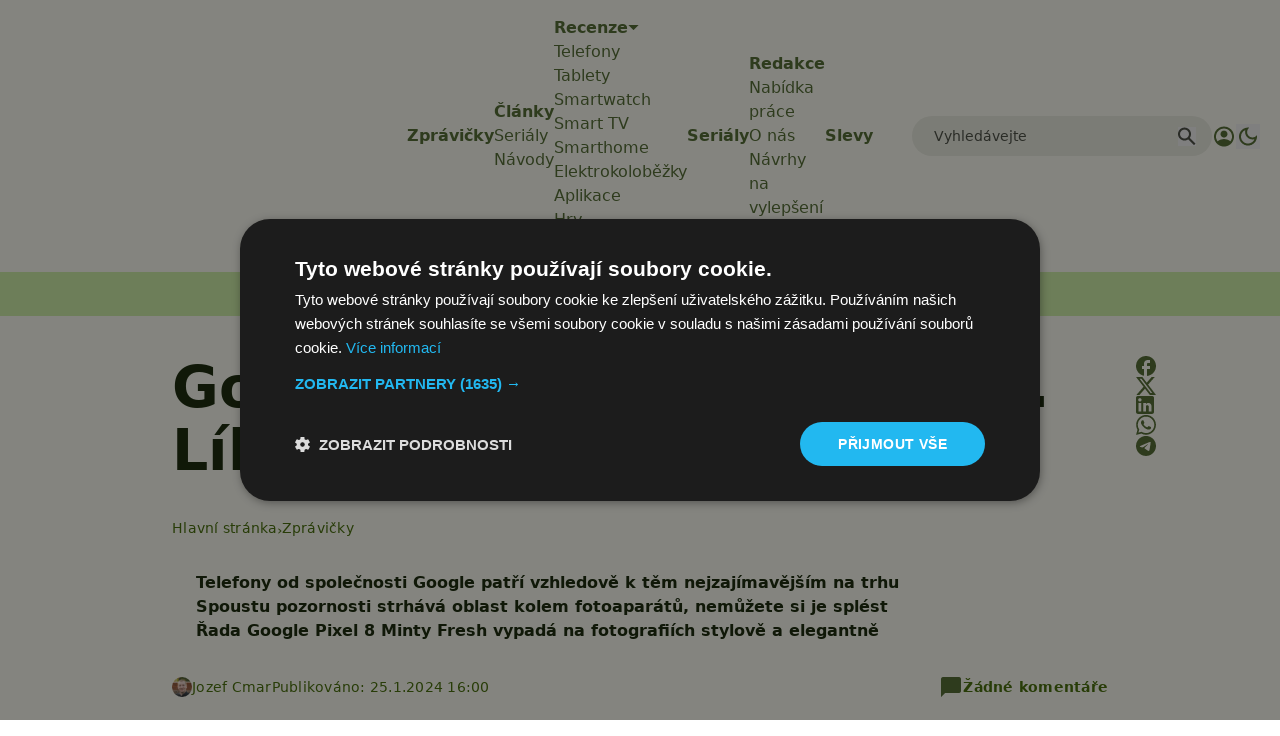

--- FILE ---
content_type: text/html; charset=utf-8
request_url: https://www.google.com/recaptcha/api2/aframe
body_size: 259
content:
<!DOCTYPE HTML><html><head><meta http-equiv="content-type" content="text/html; charset=UTF-8"></head><body><script nonce="CUa04PJZlHkV8b7DYYhpxQ">/** Anti-fraud and anti-abuse applications only. See google.com/recaptcha */ try{var clients={'sodar':'https://pagead2.googlesyndication.com/pagead/sodar?'};window.addEventListener("message",function(a){try{if(a.source===window.parent){var b=JSON.parse(a.data);var c=clients[b['id']];if(c){var d=document.createElement('img');d.src=c+b['params']+'&rc='+(localStorage.getItem("rc::a")?sessionStorage.getItem("rc::b"):"");window.document.body.appendChild(d);sessionStorage.setItem("rc::e",parseInt(sessionStorage.getItem("rc::e")||0)+1);localStorage.setItem("rc::h",'1769296002108');}}}catch(b){}});window.parent.postMessage("_grecaptcha_ready", "*");}catch(b){}</script></body></html>

--- FILE ---
content_type: text/javascript
request_url: https://app.prijmout-cookies.cz/api/get_ip_script
body_size: -151
content:
var lynt_country = 'US'; var lynt_ip = '18.216.28.75';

→ **About this task**
Exactly the lines from the one containing "content_type: text/javascript" through the end of the listing above, inclusive, are to be written out, and no others.

→ **Task output**
content_type: text/javascript
request_url: https://app.prijmout-cookies.cz/api/get_ip_script
body_size: -151
content:
var lynt_country = 'US'; var lynt_ip = '18.216.28.75';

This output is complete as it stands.